Aim of the task
Set down each of the records below exactly as it reads. No pictures go into the copy.

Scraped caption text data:
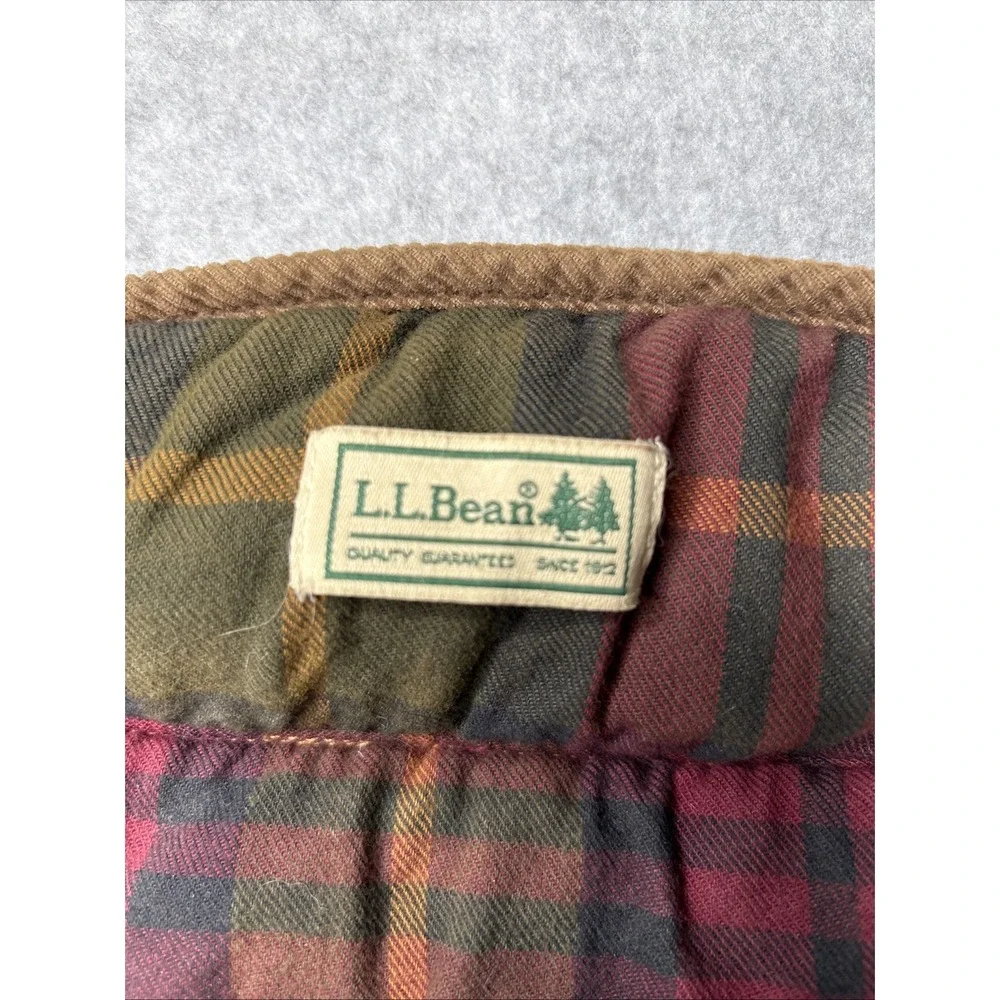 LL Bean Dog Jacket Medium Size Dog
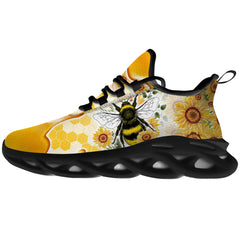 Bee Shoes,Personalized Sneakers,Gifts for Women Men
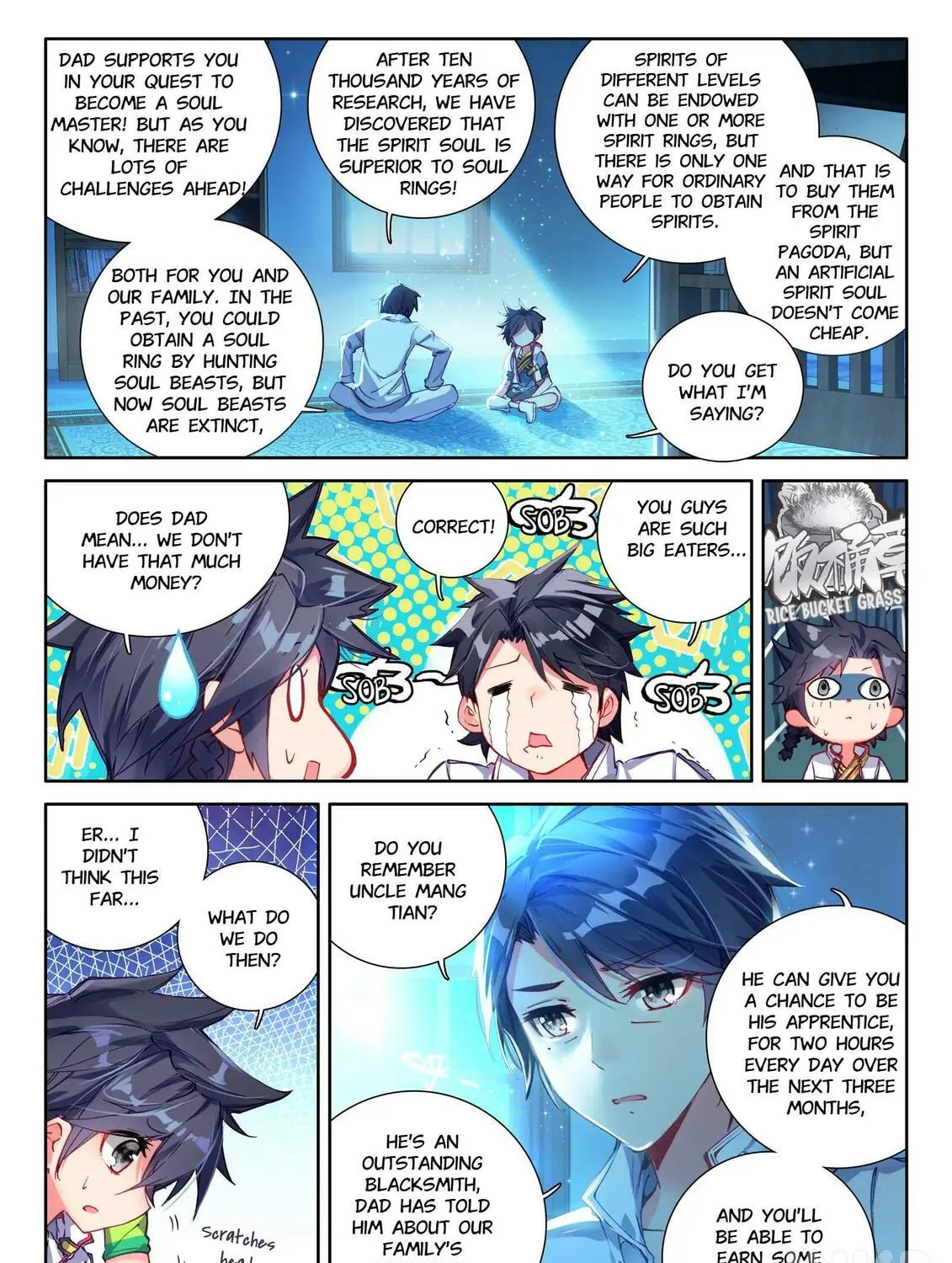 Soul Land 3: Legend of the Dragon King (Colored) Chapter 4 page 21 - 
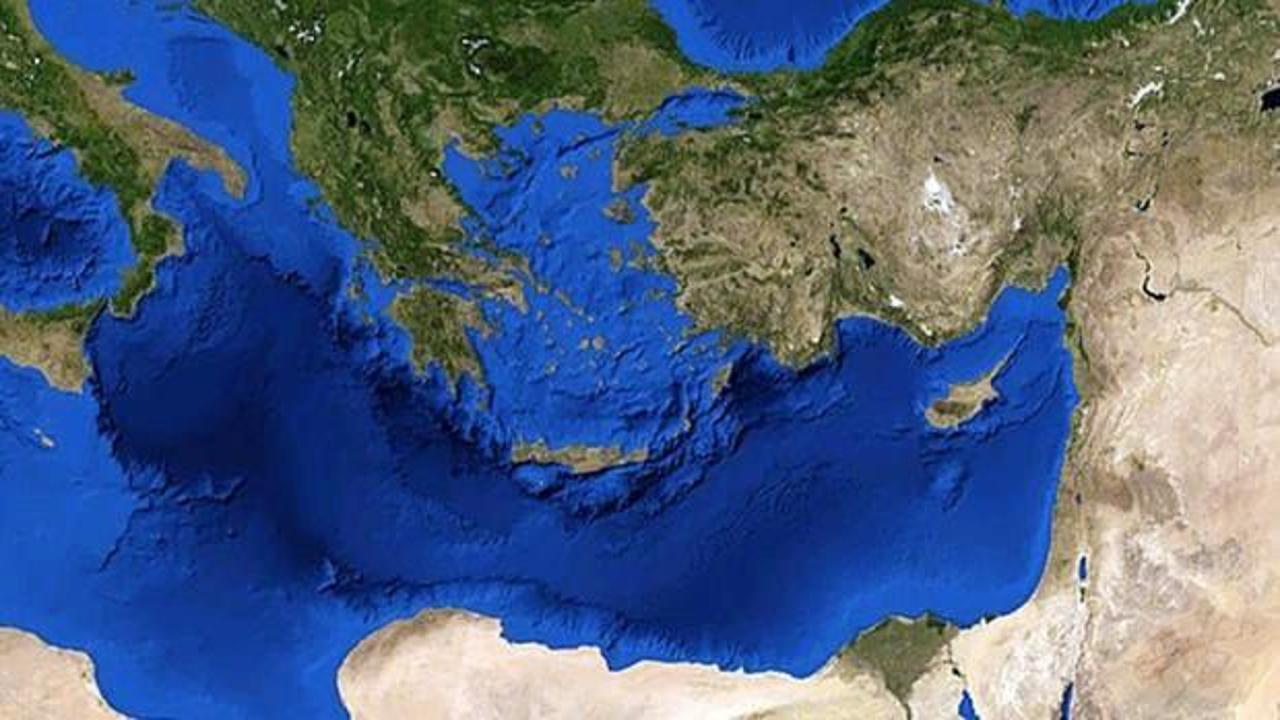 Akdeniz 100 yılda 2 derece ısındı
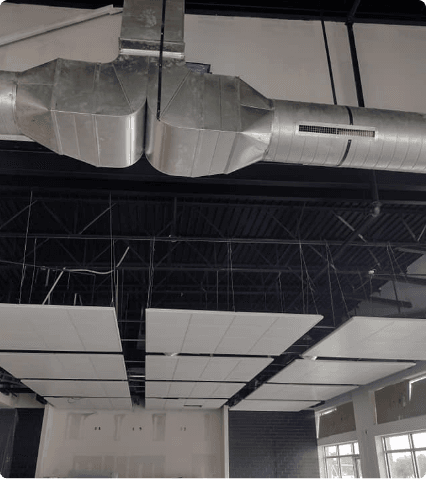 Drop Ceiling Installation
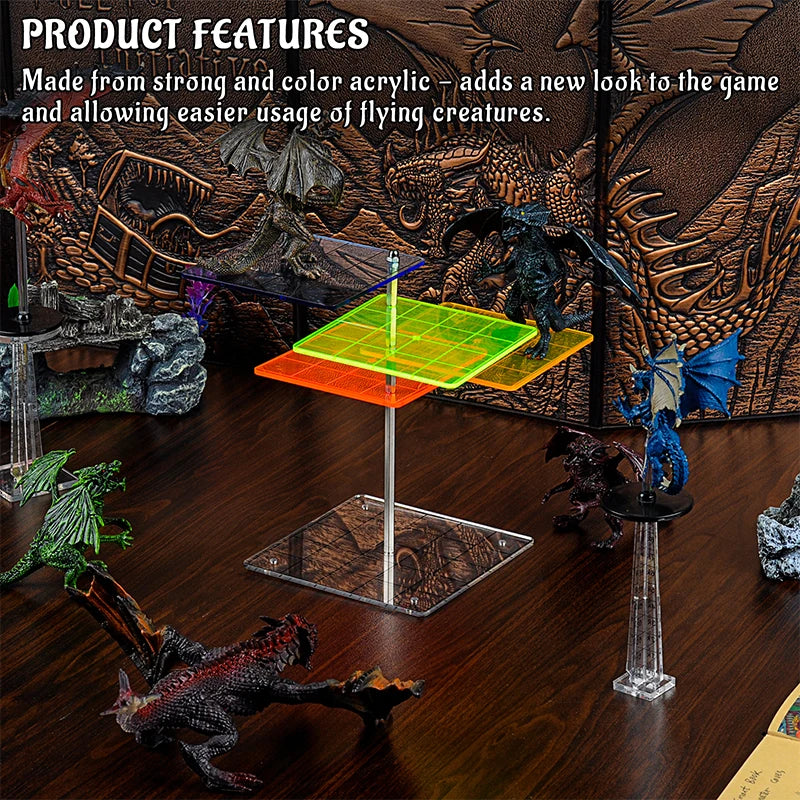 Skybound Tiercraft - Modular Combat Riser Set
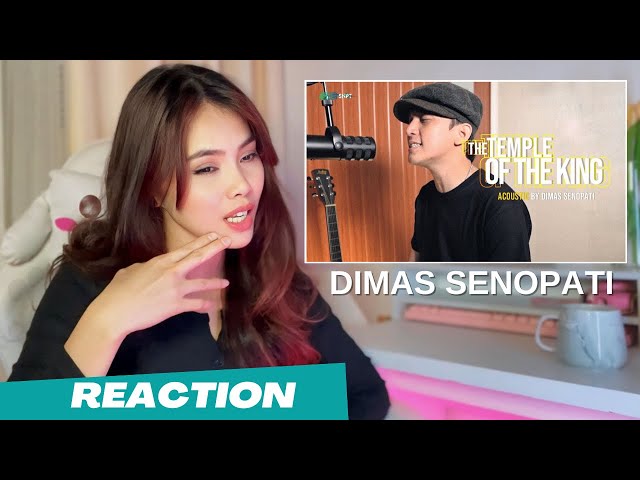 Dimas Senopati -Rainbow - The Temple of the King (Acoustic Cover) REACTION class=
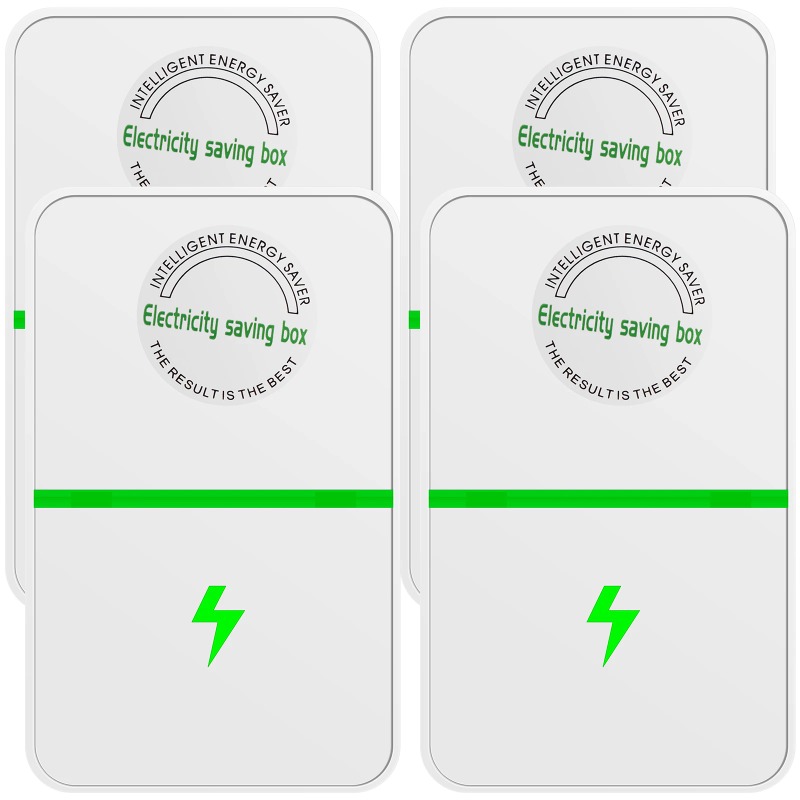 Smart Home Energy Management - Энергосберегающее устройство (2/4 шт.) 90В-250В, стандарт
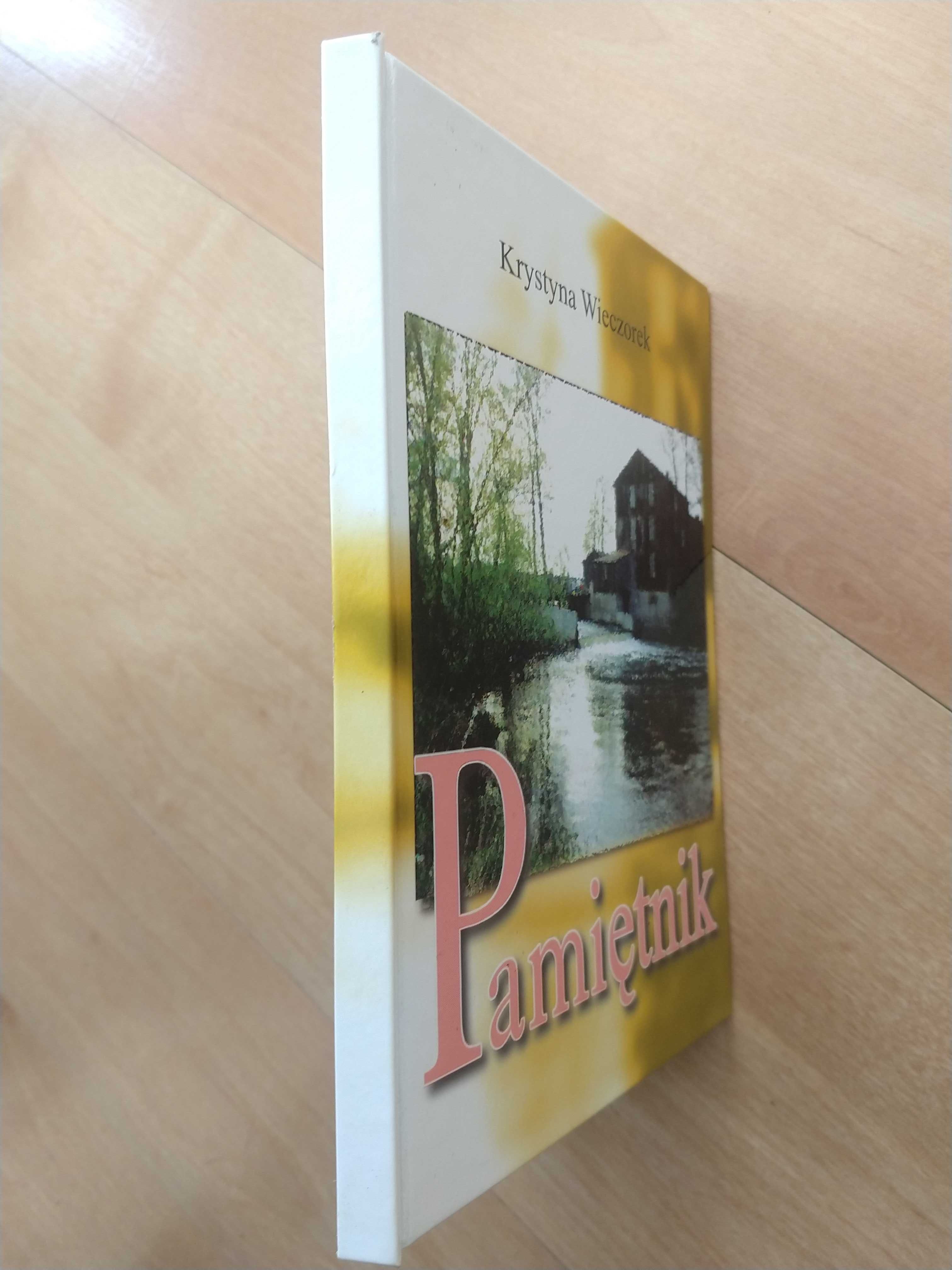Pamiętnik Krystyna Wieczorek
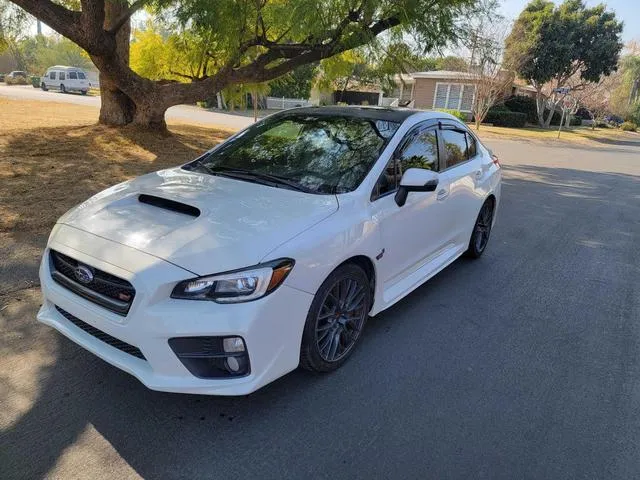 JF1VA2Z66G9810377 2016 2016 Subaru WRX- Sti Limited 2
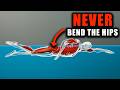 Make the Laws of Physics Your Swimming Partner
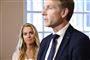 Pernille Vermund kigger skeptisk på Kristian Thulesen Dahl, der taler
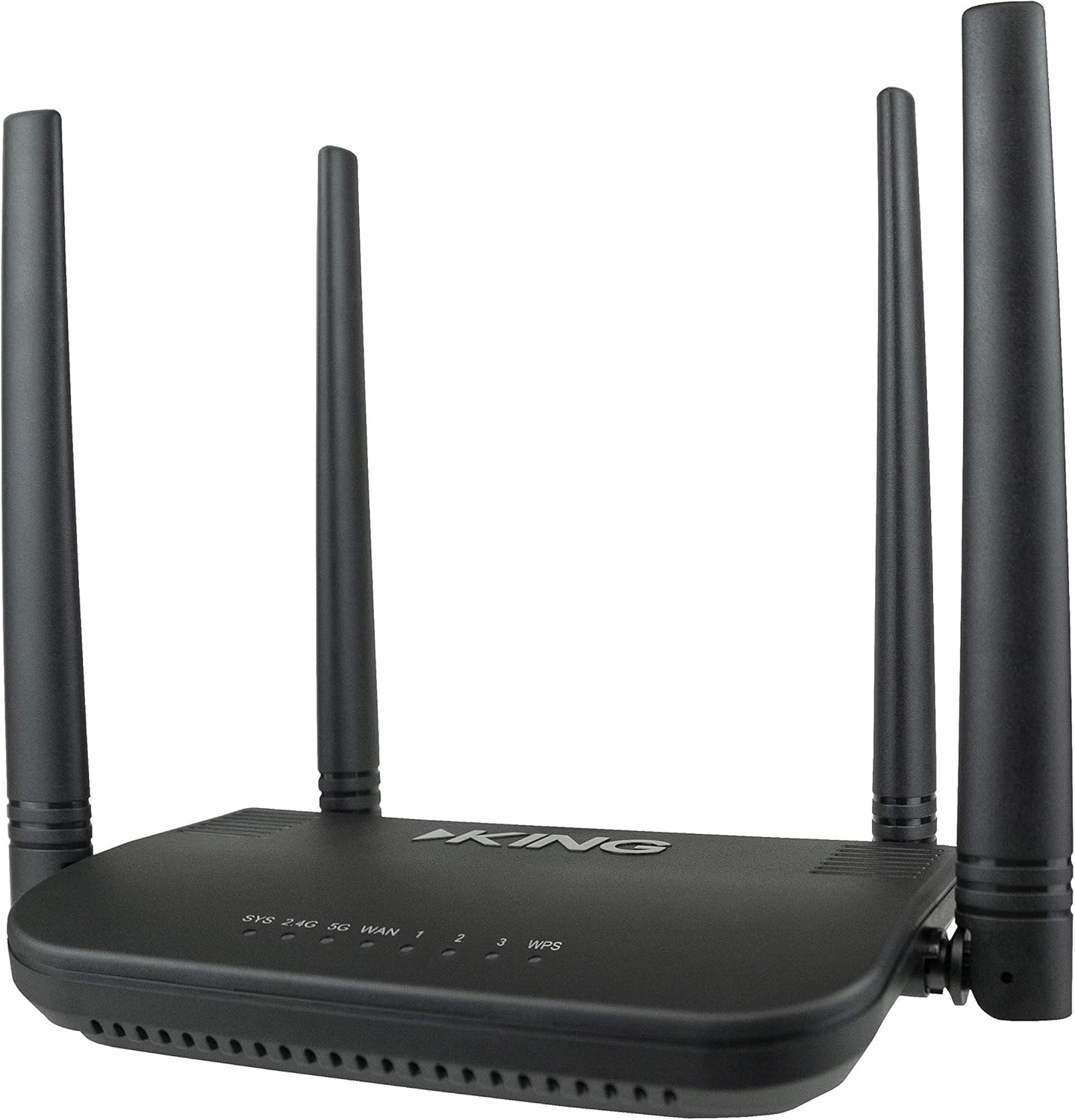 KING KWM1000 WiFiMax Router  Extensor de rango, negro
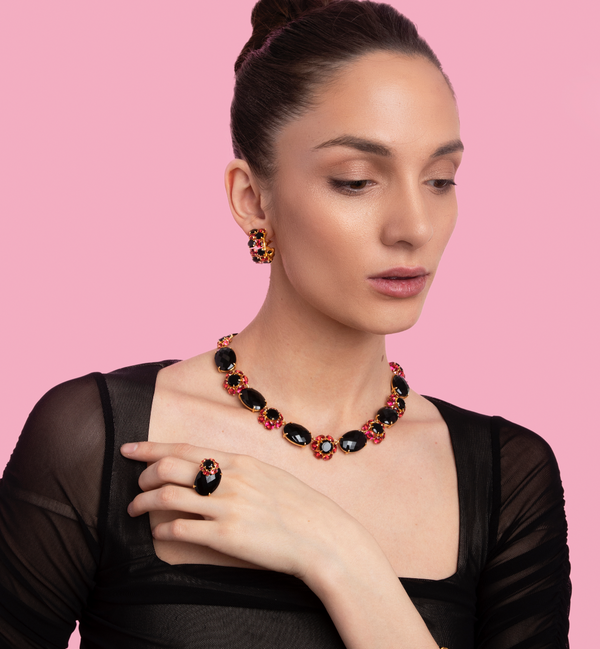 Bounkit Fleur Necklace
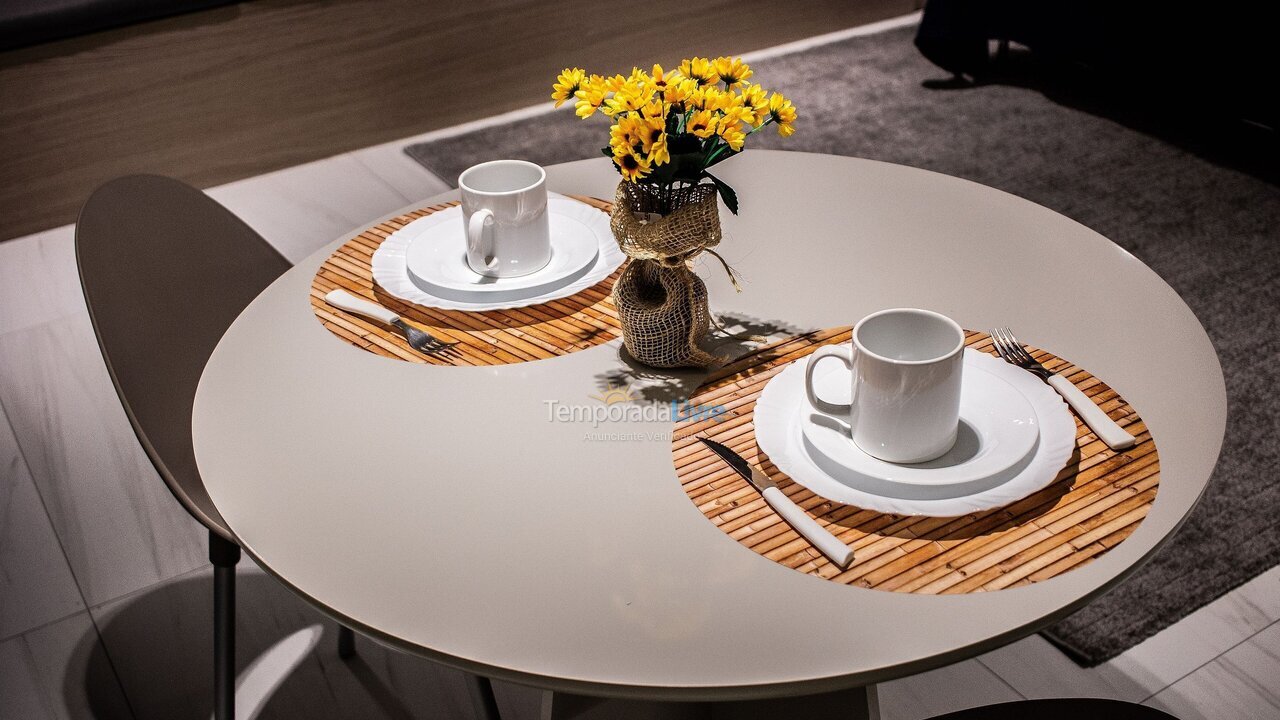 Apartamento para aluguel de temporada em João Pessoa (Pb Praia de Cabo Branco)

Finished exercise
 LL Bean Dog Jacket Medium Size Dog
 Bee Shoes,Personalized Sneakers,Gifts for Women Men
 Soul Land 3: Legend of the Dragon King (Colored) Chapter 4 page 21 - 
 Akdeniz 100 yılda 2 derece ısındı
 Drop Ceiling Installation
 Skybound Tiercraft - Modular Combat Riser Set
 Dimas Senopati -Rainbow - The Temple of the King (Acoustic Cover) REACTION class=
 Smart Home Energy Management - Энергосберегающее устройство (2/4 шт.) 90В-250В, стандарт
Pamiętnik Krystyna Wieczorek
 JF1VA2Z66G9810377 2016 2016 Subaru WRX- Sti Limited 2
 Make the Laws of Physics Your Swimming Partner
 Pernille Vermund kigger skeptisk på Kristian Thulesen Dahl, der taler
 KING KWM1000 WiFiMax Router  Extensor de rango, negro
 Bounkit Fleur Necklace
 Apartamento para aluguel de temporada em João Pessoa (Pb Praia de Cabo Branco)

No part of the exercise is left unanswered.